Source –
Prior to SnO2/Ti synthesis, SnO2 was obtained by sol-gel method using SnCl2 as Sn precusor and polyethylene glycol. The morpho-structural characterization through X-ray diffraction (XRD) and scanning electron microscopy coupled with energy-dispesive X-ray (SEM/EDX) confirmed an uniform deposition of SnO2 mesoporous on the Ti surface with typical mud cracked-like structure, which should be suitable for the further water treatment application.
Introduction
Nowadays, the electrochemistry-based processes are tacking ground in the research field of advanced water/wastewater treatment technology. However, it is well-known that for the electrochemical process, besides their advantages, several drawbacks related to the energy consuming and the minimum conductivity required for water have been limited their practical application. To overcome these shortcomings, three-dimensional electrode materials are considered to develop the 3D electrochemical reactor [1]. The 3D electrochemical processes can be designed and customized function on the practical needs [2] and one of the main important element is the electrode material characterized by the specific features, e.g., electrocatalytic activity, high porosity, sorption capacity. Dimensionally stable anodes (DSA) are very well-known for advanced water treatment because of their high-catalytic activity towards pollutants destruction, relatively inexpensive and long life-time. Several types have been tested (e.g., TiO2, SnO2, RuO2, IrO2) in wastewater treatment and the most of them as thin films [3, 4]. Very good performances of the DSA-based electrochemical processes have been reported for the degradation of a large spectrum of organic pollutants from water but with high energy consuming or without their complete mineralization [5].

Supplied data –
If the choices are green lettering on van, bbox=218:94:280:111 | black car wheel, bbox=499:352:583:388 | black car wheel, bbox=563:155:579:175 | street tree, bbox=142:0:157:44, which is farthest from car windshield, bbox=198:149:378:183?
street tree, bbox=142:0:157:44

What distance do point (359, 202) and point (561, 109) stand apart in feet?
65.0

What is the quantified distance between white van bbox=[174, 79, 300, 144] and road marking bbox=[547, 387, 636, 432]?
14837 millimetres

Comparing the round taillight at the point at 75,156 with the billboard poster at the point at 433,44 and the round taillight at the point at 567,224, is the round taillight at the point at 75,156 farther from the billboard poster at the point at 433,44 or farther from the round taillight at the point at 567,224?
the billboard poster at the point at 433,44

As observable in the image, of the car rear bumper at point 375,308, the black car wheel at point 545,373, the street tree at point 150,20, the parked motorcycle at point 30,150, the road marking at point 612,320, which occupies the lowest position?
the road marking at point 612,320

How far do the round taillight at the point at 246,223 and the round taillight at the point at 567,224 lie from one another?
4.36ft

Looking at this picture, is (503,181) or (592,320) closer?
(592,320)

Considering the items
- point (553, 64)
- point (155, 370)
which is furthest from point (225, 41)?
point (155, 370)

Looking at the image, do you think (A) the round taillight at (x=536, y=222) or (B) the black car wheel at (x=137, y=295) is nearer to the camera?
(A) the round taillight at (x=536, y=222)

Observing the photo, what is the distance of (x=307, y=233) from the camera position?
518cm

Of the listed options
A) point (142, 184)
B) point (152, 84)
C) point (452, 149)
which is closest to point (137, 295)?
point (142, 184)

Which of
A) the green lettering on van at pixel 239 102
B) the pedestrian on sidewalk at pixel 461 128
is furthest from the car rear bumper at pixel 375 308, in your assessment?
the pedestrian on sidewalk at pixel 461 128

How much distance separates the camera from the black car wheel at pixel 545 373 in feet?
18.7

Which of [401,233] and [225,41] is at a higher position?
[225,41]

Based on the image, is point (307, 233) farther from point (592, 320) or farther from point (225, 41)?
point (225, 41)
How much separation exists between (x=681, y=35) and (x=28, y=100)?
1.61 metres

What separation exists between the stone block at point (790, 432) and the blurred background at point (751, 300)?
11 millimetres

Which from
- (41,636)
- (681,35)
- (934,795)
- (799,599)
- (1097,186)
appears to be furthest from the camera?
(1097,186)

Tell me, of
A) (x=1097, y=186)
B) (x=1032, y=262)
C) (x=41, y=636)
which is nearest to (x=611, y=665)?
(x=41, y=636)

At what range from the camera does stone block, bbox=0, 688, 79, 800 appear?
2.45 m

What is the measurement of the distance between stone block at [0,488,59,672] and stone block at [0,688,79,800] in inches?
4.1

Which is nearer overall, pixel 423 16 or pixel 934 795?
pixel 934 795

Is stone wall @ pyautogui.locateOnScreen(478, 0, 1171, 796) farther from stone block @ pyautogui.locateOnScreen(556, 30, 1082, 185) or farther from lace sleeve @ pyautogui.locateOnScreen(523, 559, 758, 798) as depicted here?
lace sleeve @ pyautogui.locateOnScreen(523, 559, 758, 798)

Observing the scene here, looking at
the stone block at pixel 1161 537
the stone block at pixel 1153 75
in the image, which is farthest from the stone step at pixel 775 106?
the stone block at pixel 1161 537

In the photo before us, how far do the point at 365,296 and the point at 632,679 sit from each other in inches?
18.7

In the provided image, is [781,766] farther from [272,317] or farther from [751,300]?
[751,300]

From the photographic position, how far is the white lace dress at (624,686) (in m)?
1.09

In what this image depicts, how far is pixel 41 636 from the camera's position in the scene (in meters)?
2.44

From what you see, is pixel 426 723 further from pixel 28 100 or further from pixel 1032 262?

Written task –
Continue the passage on SnO2-coated titanium electrodes for water treatment, starting after its final sentence. The items are not needed here.

Response –
Three dimensional anodes based on specific configuration consisted of Ti filter electrodes array and activated carbon have been reported for efficient advanced wastewater treatment within 3D electrochemical reactor, considering high electroactive surface area combined with other electrochemical, mechanical and physical characteristics, which is direct linked to the characteristic morphological features [6].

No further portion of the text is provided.